I'm no libertarian: there are definitely plenty of cases of market failure, where the market fails to provide enough of goods with positive societal and cultural externalities. Art history might even be one of them.

But, as pc2g4d notes, the right way to deal with that is for the government to directly stimulate demand for art history. Not to give cheap loans for students to study art history and then live the rest of their lives in debt.

Personally, I don't buy that the world needs more music and film majors. We seem to have far more music and film than we need already. I can understand why economically irrational young people might think it's fun to spend 4 years watching films, but I don't think we should be subsidizing that choice.
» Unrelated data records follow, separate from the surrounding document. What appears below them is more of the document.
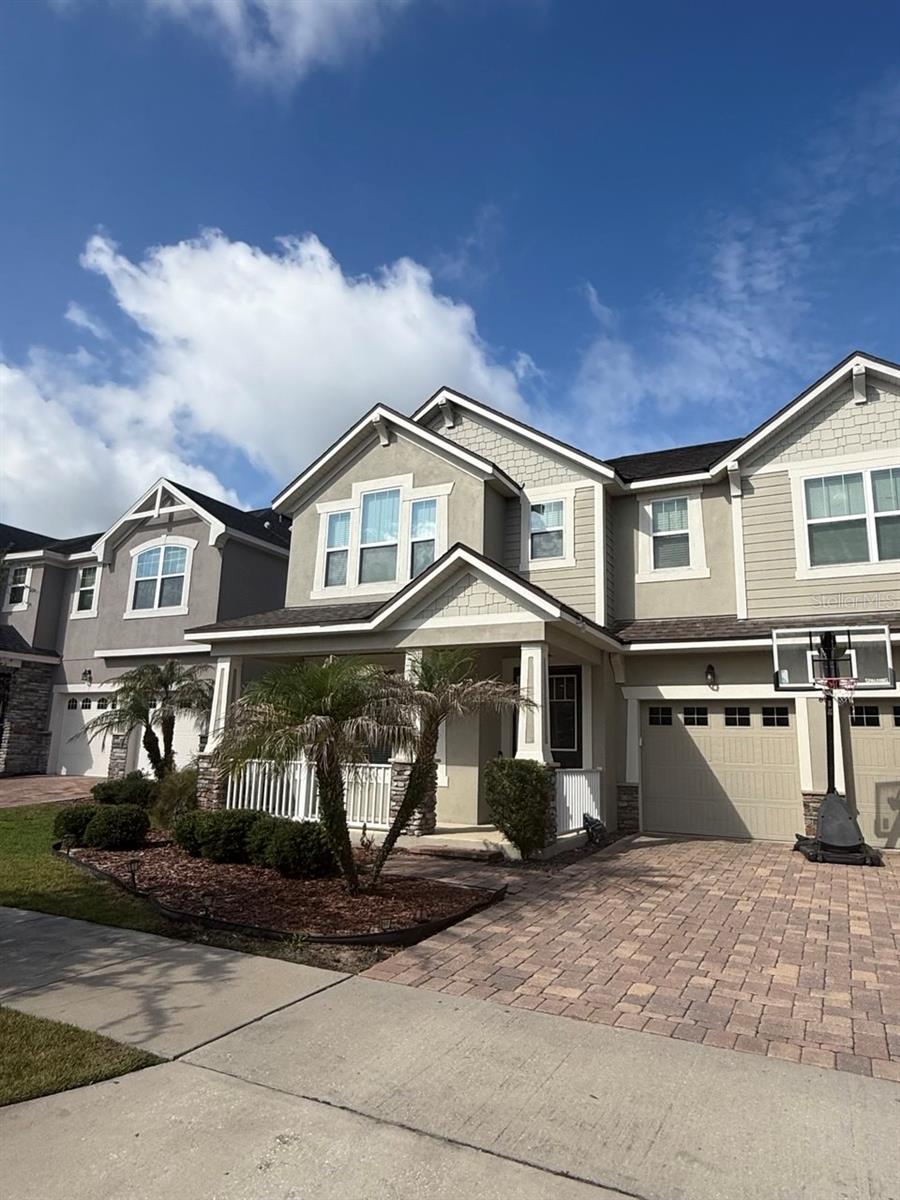8026 CORKFIELD AVE, ORLANDO, FL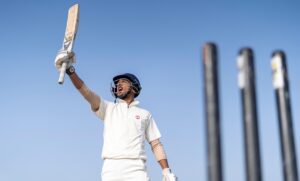 Hero Image of Various Cricket Bat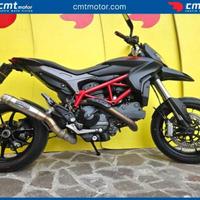 DUCATI Hypermotard 821 Garantita e Finanziabile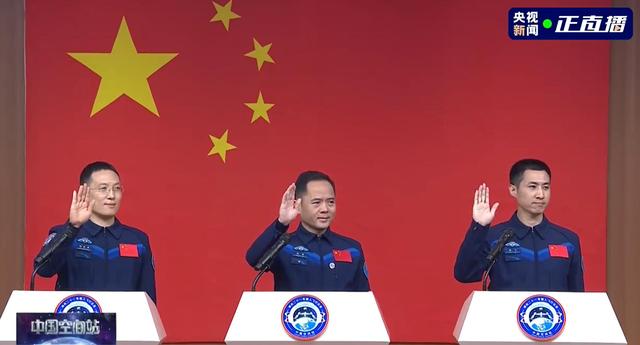 中国速度！神舟二十一号3.5小时对接：比6.5小时难在哪？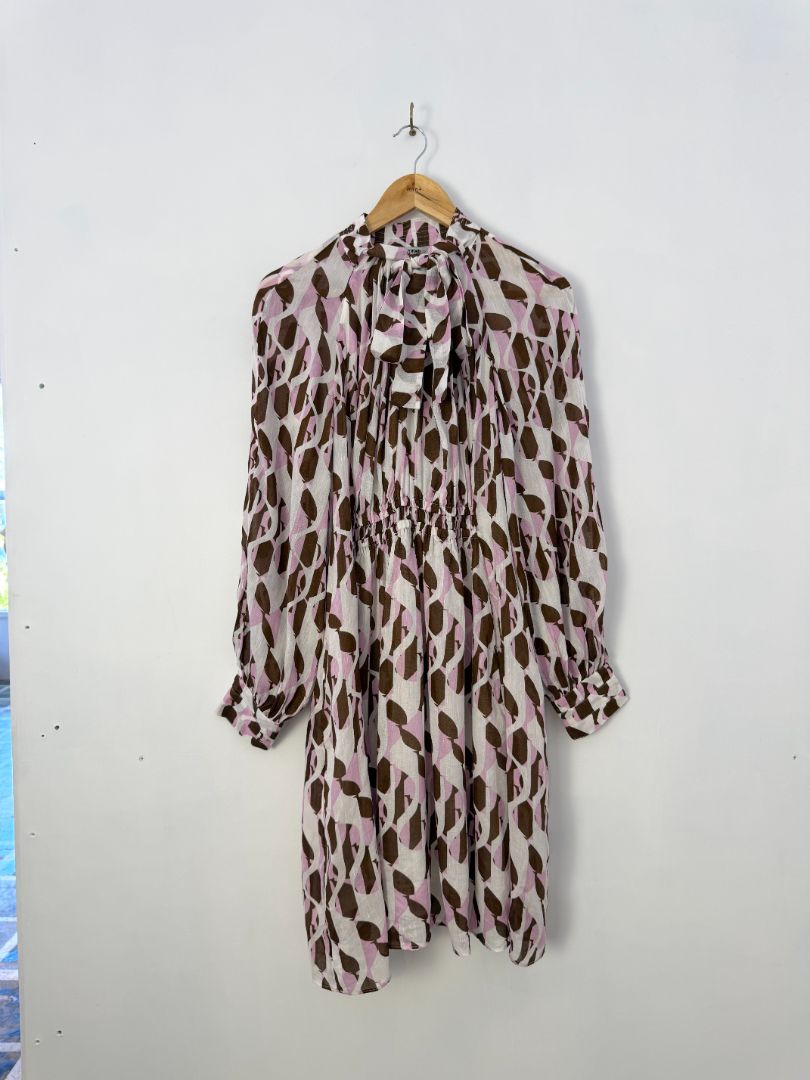 Country Road Mini Dress, 12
the right way to deal with that is for the government to directly stimulate demand for art history. Not to give cheap loans for students to study art history and then live the rest of their lives in debt.

I would certainly concur with that. I think we're in agreement.


> the government needs to step in and subsidise certain things

It does — but in the right place. Pay a lot to librarians, professors and historians, and then they'll be able to pay commercial rates for their education and banks will offer better loan terms.